-- Page excerpt follows --

Nicaragua: MSF ends work with Chagas patients
MSF's role in promoting Chagas as part of the government's 10-year health plan has been an important step toward curbing the disease.
Now that the national health ministry has included Chagas disease in a new 10-year plan, and the rate of infections has dropped in one of the two municipalities in which MSF was active, it is no longer necessary for the organization to provide support to the Nicaraguan health authorities.
In the municipalities of Esquipulas and Totogalpa in Matagalpa province, MSF had assisted health authorities in prevention, identification and treatment of the disease, which is transmitted by a blood-sucking insect. MSF held a symposium in May 2005 and published a booklet describing its work and recommendations, thereby transferring its knowledge and experience to local health authorities, nongovernmental organizations and other parties involved in helping those with Chagas.
The insects that spread Chagas disease live in the walls and roofs of huts made from hay and mud in rural areas across Latin America. Because the victims are almost all poor, Chagas does not attract significant investments from the pharmaceutical industry. As a result, health workers generally have to treat patients with old and often-ineffective drugs. These medications are unable to kill the parasite in the chronic, lethal phase; are powerless against certain varieties of the parasite; and often cause serious side effects.

-- Page excerpt concluded --
-- Provided records follows --

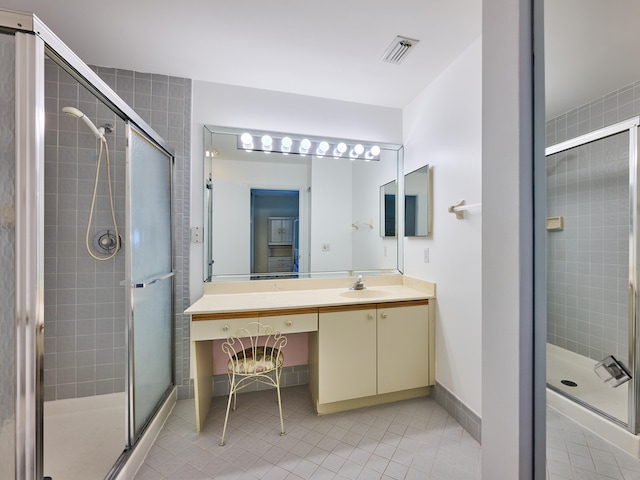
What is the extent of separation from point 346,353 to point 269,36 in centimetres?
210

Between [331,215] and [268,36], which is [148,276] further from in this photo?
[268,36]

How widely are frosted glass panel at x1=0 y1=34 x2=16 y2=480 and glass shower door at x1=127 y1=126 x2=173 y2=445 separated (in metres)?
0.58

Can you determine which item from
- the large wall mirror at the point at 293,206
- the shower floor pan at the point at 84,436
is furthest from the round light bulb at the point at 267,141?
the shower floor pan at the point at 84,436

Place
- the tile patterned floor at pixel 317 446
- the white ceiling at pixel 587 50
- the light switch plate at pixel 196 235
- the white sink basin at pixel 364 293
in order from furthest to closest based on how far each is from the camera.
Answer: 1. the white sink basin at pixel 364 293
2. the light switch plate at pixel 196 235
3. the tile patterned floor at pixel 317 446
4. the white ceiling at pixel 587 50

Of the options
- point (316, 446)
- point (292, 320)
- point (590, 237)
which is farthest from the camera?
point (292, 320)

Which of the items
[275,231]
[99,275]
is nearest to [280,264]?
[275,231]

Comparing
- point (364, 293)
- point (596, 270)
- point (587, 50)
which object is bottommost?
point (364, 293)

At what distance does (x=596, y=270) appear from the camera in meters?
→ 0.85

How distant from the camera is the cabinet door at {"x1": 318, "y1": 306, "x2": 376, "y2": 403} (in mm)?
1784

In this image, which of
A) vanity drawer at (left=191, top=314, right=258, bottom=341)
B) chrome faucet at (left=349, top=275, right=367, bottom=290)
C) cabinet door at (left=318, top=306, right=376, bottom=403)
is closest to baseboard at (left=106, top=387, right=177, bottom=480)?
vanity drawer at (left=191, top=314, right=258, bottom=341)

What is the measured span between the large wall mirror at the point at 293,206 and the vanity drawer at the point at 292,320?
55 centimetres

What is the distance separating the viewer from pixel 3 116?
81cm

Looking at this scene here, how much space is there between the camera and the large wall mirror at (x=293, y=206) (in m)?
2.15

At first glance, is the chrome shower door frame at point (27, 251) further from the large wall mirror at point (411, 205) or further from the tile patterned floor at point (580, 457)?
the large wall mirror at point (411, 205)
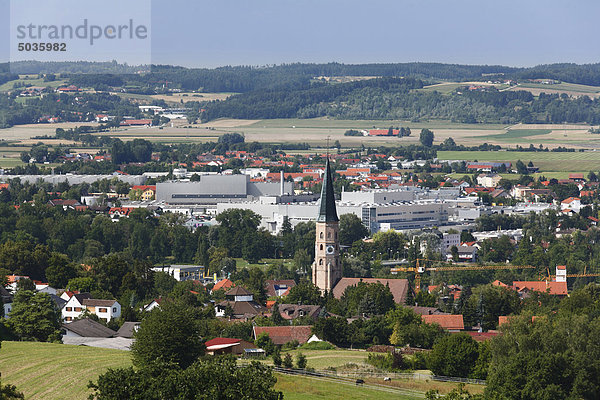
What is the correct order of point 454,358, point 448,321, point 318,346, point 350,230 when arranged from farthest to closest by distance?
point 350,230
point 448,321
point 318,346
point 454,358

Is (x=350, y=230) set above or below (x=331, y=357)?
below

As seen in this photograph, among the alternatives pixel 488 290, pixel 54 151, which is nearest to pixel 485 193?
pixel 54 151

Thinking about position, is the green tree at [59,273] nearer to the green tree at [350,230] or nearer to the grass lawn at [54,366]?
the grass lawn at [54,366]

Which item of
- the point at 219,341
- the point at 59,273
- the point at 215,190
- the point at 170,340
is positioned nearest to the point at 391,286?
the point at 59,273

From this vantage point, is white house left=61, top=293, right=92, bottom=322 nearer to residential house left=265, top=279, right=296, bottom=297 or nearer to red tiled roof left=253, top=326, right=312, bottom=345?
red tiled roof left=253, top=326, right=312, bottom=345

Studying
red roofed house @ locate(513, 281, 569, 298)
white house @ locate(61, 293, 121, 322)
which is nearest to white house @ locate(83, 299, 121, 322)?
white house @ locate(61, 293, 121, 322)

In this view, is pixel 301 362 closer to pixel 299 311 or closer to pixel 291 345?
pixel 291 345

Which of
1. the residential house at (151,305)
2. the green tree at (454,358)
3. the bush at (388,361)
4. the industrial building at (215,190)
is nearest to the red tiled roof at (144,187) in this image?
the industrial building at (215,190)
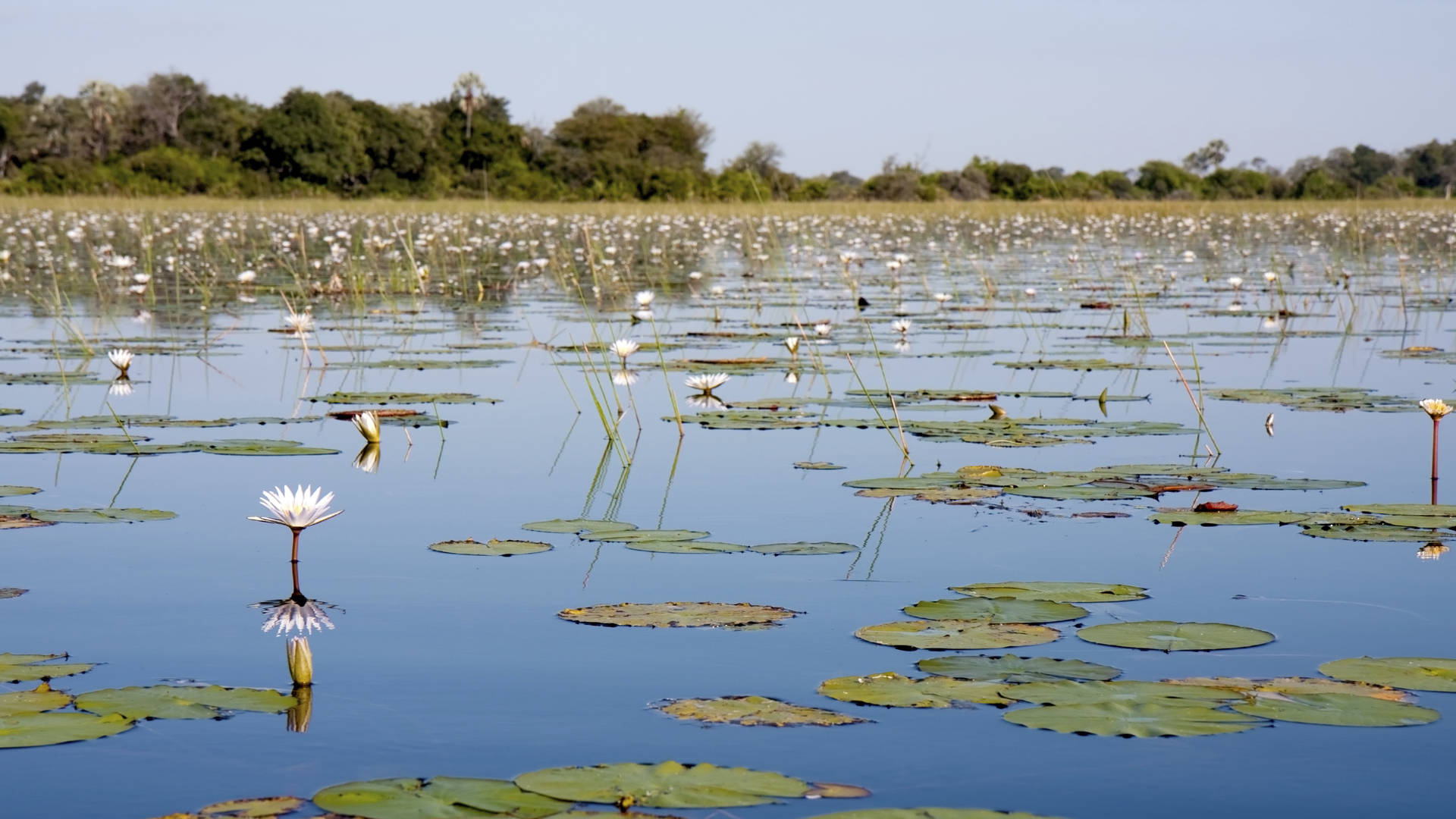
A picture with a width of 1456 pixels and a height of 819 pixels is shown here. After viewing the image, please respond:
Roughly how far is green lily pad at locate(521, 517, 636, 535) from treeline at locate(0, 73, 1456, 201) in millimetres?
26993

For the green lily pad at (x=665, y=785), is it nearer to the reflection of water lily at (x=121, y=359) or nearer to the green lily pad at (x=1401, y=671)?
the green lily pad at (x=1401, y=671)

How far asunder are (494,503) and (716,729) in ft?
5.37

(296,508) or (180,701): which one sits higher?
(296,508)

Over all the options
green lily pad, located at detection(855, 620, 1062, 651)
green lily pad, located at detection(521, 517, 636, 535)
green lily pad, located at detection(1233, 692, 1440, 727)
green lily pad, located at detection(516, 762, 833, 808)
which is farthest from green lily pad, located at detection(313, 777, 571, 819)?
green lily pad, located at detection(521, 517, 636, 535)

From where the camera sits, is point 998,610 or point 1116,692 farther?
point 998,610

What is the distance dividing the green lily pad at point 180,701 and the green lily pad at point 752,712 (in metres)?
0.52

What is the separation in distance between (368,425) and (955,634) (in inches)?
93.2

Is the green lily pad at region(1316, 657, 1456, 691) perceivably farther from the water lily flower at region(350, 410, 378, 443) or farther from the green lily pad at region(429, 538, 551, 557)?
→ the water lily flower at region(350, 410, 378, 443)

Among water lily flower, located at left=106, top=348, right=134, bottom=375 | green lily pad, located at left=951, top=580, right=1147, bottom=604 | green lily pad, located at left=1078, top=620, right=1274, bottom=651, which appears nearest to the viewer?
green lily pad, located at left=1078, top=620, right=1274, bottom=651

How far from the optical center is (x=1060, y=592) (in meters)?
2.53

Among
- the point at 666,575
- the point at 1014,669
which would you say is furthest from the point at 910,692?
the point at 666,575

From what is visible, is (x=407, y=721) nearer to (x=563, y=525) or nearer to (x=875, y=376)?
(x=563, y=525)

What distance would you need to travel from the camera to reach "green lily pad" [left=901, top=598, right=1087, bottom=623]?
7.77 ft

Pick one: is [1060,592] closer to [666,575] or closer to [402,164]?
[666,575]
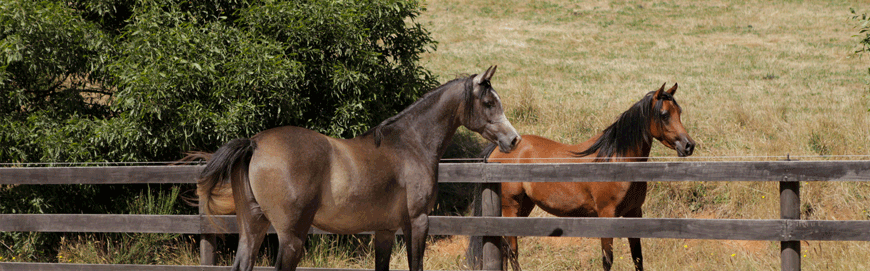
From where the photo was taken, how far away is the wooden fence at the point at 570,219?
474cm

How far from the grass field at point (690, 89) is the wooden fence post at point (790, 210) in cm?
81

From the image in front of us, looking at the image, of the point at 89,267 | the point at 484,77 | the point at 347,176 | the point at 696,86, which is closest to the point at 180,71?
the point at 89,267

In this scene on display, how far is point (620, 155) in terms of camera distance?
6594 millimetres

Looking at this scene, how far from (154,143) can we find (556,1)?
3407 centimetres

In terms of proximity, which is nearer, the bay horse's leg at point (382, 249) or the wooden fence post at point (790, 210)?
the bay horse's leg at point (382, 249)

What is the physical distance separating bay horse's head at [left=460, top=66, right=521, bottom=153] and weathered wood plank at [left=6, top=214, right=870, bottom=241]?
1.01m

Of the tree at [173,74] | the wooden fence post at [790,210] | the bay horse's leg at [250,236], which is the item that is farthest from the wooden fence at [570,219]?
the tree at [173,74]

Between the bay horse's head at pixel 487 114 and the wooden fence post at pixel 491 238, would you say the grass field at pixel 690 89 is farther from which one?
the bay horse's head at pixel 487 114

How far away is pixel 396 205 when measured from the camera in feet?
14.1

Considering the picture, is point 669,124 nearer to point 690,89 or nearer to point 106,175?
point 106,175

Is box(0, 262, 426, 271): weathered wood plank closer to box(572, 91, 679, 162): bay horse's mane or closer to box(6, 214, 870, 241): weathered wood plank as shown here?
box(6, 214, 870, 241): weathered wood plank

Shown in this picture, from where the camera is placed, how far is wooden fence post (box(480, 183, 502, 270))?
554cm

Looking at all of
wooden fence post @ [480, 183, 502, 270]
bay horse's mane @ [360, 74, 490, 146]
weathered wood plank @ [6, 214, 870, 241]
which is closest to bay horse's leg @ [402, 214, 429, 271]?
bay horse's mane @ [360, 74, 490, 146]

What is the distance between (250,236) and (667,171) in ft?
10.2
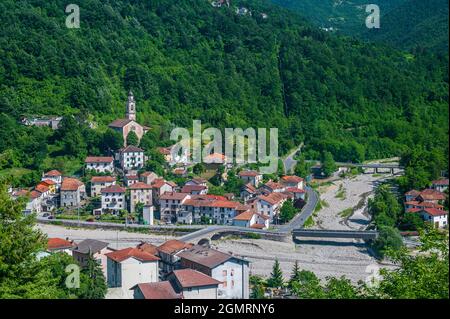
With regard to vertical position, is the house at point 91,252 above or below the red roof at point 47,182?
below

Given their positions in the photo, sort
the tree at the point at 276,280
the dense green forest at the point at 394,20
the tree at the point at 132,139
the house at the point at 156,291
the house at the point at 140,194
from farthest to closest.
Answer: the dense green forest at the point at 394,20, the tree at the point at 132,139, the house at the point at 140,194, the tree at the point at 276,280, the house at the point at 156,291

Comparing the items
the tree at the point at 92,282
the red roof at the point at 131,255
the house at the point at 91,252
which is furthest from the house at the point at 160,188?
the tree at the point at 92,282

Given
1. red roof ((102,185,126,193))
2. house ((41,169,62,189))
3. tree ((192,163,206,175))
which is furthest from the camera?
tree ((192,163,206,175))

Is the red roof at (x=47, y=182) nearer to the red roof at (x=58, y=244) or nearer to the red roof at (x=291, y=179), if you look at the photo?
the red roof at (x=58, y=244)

-- Provided records concluded --

*What to work on*:
a. Answer these questions using the article on Chagas disease in Nicaragua:
(i) In which province are the municipalities of Esquipulas and Totogalpa?
(ii) When did MSF hold its symposium?
(iii) Where do the insects that spread Chagas disease live?
b. According to the final sentence of the article on Chagas disease in Nicaragua, what are the shortcomings of the medications health workers use? List them all.
c. Carry on the article on Chagas disease in Nicaragua, starting right after its final sentence.

*Responses in order*:
a.
(i) Matagalpa province.
(ii) May 2005.
(iii) In the walls and roofs of huts made from hay and mud in rural areas across Latin America.

b.
- They are unable to kill the parasite in the chronic, lethal phase.
- They are powerless against certain varieties of the parasite.
- They often cause serious side effects.

c.
MSF operated its project in Esquipulas for two years and in Totogalpa for seven months. Its teams of experts have conducted groundbreaking work in screening and treatment as well as in killing the bugs. In addition, the projects in Nicaragua have contributed to the organization's global campaign aimed at putting neglected diseases on the agendas of governments and pharmaceutical companies.
The MSF intervention leaves an important legacy. Its role in promoting Chagas as part of the government's 10-year health plan has been an important step toward curbing the disease. The May symposium inspired a local organization to improve 500 houses in an area heavily affected by Chagas, to minimize the risk that children receiving treatment for the disease could become re-infected by the insects. In addition, the MSF team introduced a new method for rapidly screening large numbers of people for the infection.
MSF worked in Nicaragua from 1983 until May 2005.